Dito... and in fact, perhaps the infrustructure wasnt in place for it anyways... you do realize it takes money to bring all that junk in right?

i think it would have been a distraction to just bring in more tech anyways... i want to see pandora not robots.

ateyo 'uniltiranyu
02-12-2010, 08:58 PM
My first post here so far...

Have anyone noticed that, according to the film, though more than a hundred years passed since 2010, we humans still continued to rely on:
1. non-direct user interfaces for various electronics (lacking neurochips or something like that)
2. weaponry that shoots bullets (where the #@$% are laser/pulsar/tesla/whatever guns?)
3. helicopters instead of antigravitation for flight (it is theoretically possible if only the Higgs boson is discovered)
4. metal instead of forcefields for protection (btw, a special forcefield could also keep earth-like atmosphere around the bases, allowing to wear no gasmasks)
5. battle robots that need human control (just remember the good old T800)
5a. as a consequence, poor programming techniques (or am I the first one to think about infecting the Eywa with a specially-designed "trojan horse" that can potentially provide humans with ultimate control over the whole planet?)

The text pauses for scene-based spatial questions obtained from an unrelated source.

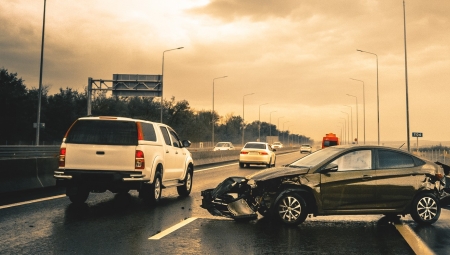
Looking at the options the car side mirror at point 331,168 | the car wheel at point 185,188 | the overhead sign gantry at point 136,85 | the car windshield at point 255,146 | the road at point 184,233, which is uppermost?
the overhead sign gantry at point 136,85

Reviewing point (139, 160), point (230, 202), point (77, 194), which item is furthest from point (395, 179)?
point (77, 194)

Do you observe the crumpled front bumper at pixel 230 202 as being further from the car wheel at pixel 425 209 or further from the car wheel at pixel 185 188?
the car wheel at pixel 185 188

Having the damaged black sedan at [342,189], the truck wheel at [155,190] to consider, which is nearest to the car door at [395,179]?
the damaged black sedan at [342,189]

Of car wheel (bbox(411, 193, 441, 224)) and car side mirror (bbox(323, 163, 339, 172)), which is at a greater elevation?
car side mirror (bbox(323, 163, 339, 172))

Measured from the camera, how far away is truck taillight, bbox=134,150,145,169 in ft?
34.7

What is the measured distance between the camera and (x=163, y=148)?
12062 mm

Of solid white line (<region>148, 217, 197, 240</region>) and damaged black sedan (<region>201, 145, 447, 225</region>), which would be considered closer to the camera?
solid white line (<region>148, 217, 197, 240</region>)

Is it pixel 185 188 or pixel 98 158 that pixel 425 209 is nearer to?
pixel 98 158

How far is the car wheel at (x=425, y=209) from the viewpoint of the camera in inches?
354

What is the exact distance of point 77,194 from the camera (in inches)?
450

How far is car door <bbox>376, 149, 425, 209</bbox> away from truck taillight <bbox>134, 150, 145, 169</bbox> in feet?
15.9

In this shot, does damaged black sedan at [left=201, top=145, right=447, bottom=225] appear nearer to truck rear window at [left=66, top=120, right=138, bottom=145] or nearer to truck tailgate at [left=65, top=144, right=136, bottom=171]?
truck tailgate at [left=65, top=144, right=136, bottom=171]

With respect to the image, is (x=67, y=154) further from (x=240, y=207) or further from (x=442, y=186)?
(x=442, y=186)

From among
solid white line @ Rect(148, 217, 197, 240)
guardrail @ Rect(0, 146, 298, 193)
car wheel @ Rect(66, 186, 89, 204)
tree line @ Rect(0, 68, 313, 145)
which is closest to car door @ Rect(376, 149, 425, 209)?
solid white line @ Rect(148, 217, 197, 240)
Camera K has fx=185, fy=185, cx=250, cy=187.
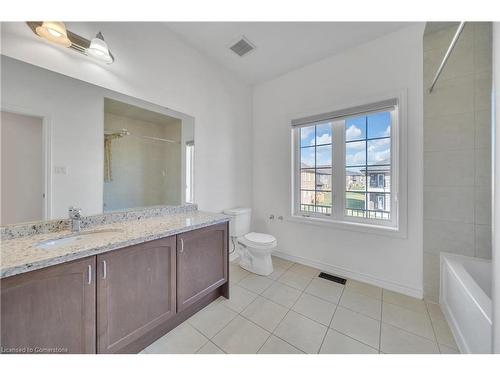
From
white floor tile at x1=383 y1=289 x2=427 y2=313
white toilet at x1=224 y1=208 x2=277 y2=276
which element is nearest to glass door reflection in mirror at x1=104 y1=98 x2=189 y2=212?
white toilet at x1=224 y1=208 x2=277 y2=276

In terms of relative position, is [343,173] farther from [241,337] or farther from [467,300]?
[241,337]

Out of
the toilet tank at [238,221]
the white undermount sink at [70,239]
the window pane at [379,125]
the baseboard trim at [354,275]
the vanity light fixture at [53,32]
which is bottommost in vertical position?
the baseboard trim at [354,275]

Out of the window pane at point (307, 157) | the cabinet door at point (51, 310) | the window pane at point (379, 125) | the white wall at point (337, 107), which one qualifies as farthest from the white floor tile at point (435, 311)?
the cabinet door at point (51, 310)

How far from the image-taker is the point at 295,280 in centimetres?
212

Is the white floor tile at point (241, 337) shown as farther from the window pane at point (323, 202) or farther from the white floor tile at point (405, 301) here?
the window pane at point (323, 202)

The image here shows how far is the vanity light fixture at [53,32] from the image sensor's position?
115 cm

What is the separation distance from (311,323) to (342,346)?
257mm

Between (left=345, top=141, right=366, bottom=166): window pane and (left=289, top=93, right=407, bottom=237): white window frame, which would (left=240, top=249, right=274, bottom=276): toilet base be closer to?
(left=289, top=93, right=407, bottom=237): white window frame

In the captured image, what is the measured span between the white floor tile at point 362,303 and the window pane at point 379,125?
5.52ft

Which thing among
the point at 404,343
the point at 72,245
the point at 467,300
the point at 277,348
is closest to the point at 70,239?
the point at 72,245

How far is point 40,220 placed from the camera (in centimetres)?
121

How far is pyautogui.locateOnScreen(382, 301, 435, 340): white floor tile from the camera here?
140cm
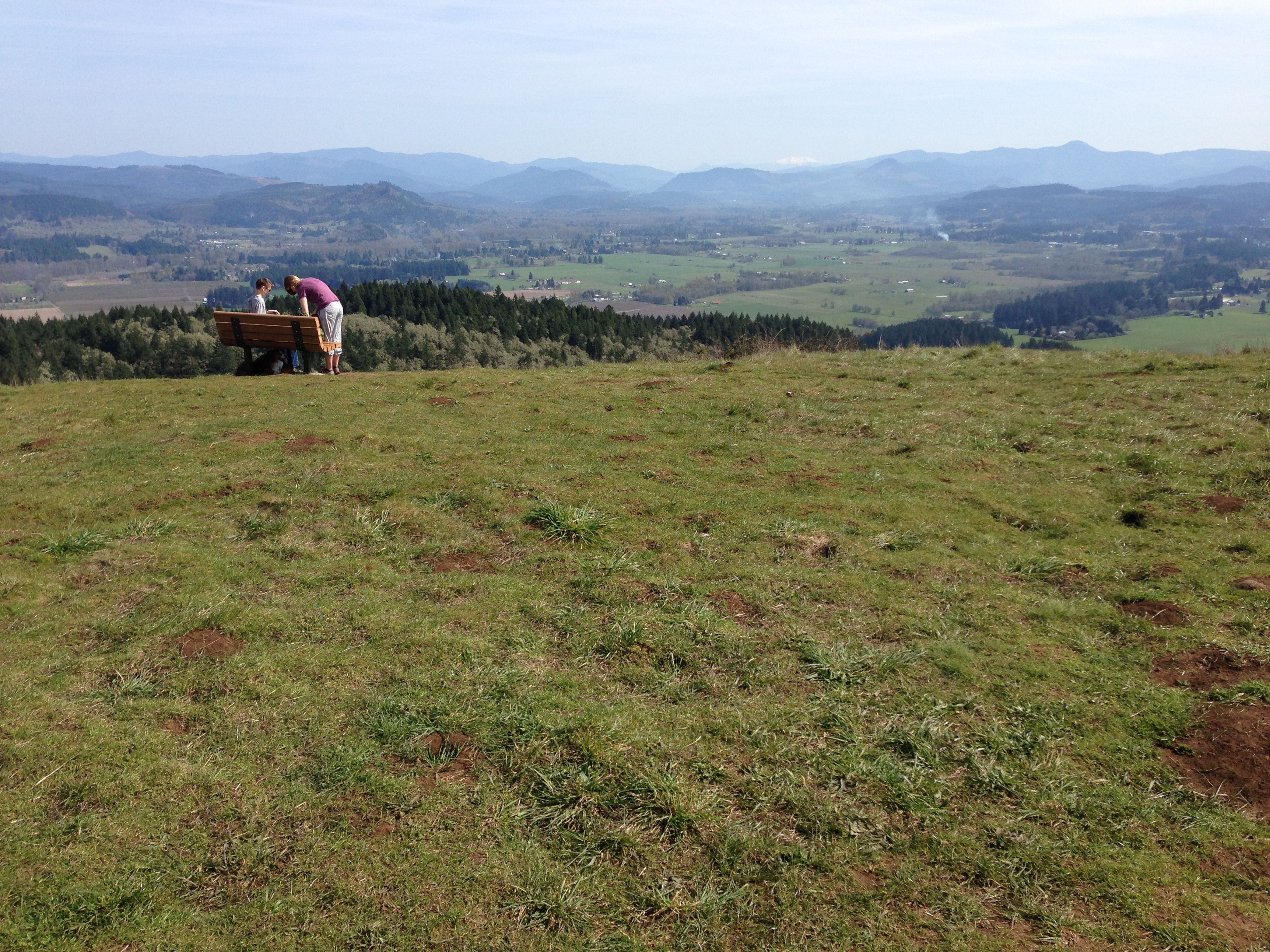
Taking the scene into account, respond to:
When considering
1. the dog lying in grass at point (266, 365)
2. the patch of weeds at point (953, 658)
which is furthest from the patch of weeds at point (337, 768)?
the dog lying in grass at point (266, 365)

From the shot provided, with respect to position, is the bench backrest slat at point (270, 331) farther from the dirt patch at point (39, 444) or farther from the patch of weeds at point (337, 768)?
the patch of weeds at point (337, 768)

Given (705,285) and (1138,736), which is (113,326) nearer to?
(1138,736)

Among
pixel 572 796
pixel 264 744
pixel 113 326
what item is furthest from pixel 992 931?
pixel 113 326

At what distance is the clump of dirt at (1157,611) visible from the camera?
648 centimetres

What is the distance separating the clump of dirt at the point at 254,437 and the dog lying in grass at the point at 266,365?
21.8ft

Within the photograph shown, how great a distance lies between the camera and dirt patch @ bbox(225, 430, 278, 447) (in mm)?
11398

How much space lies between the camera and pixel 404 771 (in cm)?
479

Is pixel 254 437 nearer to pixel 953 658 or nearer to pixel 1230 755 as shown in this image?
pixel 953 658

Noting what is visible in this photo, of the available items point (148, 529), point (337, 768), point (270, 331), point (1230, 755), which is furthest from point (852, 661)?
point (270, 331)

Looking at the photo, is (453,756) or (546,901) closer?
(546,901)

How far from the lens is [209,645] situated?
6.07 metres

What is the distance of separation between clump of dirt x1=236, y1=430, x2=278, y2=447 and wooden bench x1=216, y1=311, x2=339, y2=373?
5420 millimetres

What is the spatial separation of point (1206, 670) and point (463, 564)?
23.1 feet

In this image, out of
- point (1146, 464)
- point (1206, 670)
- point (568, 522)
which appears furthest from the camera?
point (1146, 464)
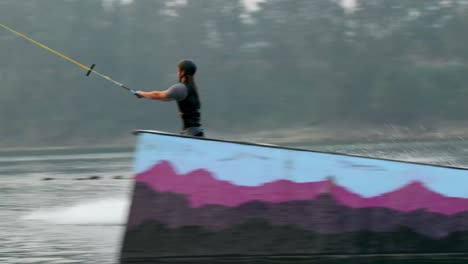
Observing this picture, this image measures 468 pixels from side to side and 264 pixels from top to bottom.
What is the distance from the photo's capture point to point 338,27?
93.6m

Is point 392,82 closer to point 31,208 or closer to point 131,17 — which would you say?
point 131,17

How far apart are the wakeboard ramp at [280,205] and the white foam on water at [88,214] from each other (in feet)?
12.9

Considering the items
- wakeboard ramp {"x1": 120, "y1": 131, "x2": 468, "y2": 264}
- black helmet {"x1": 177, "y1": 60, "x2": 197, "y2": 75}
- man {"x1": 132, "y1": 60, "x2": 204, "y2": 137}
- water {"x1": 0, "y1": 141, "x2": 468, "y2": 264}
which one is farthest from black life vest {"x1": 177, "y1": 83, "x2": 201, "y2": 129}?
water {"x1": 0, "y1": 141, "x2": 468, "y2": 264}

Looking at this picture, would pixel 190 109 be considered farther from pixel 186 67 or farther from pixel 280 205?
pixel 280 205

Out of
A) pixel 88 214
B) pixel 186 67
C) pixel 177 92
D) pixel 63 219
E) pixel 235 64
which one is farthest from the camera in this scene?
pixel 235 64

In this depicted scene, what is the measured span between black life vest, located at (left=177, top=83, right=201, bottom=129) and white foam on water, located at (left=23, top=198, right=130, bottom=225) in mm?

By the way, I still can not imagine what caused the very crysis on planet Earth... When could we manage to extract all deuterium from the oceans?

Probably due to the economy. Jake does mention that is it going under. Possibly the RDA can't afford the latest tech.

Unitiranyu Tsamsiyu
02-21-2010, 04:45 AM
My first post here so far...

Have anyone noticed that, according to the film, though more than a hundred years passed since 2010, we humans still continued to rely on:
1. non-direct user interfaces for various electronics (lacking neurochips or something like that)
2. weaponry that shoots bullets (where the #@$% are laser/pulsar/tesla/whatever guns?)
3. helicopters instead of antigravitation for flight (it is theoretically possible if only the Higgs boson is discovered)
4. metal instead of forcefields for protection (btw, a special forcefield could also keep earth-like atmosphere around the bases, allowing to wear no gasmasks)
5. battle robots that need human control (just remember the good old T800)
5a. as a consequence, poor programming techniques (or am I the first one to think about infecting the Eywa with a specially-designed "trojan horse" that can potentially provide humans with ultimate control over the whole planet?)

By the way, I still can not imagine what caused the very crysis on planet Earth... When could we manage to extract all deuterium from the oceans?
This is Avatar not Star Trek.
Maybe there were some kind of advance prototype weapons by that time,but restricted by the government(Government military force only,just guessing),to make those laser/pulse gun small enough to fit in a guy's palm might be "Insanely Expensive".
RDA's troops are for self-defending,not to invade a planet.

Unitiranyu Tsamsiyu
02-21-2010, 04:48 AM
You think the tech looks outdated in this movie? Look at the human tech in Halo (occurs in 2550s)
At least they got Slip-Stream Space Drive,you don't have to travel years to get to another place.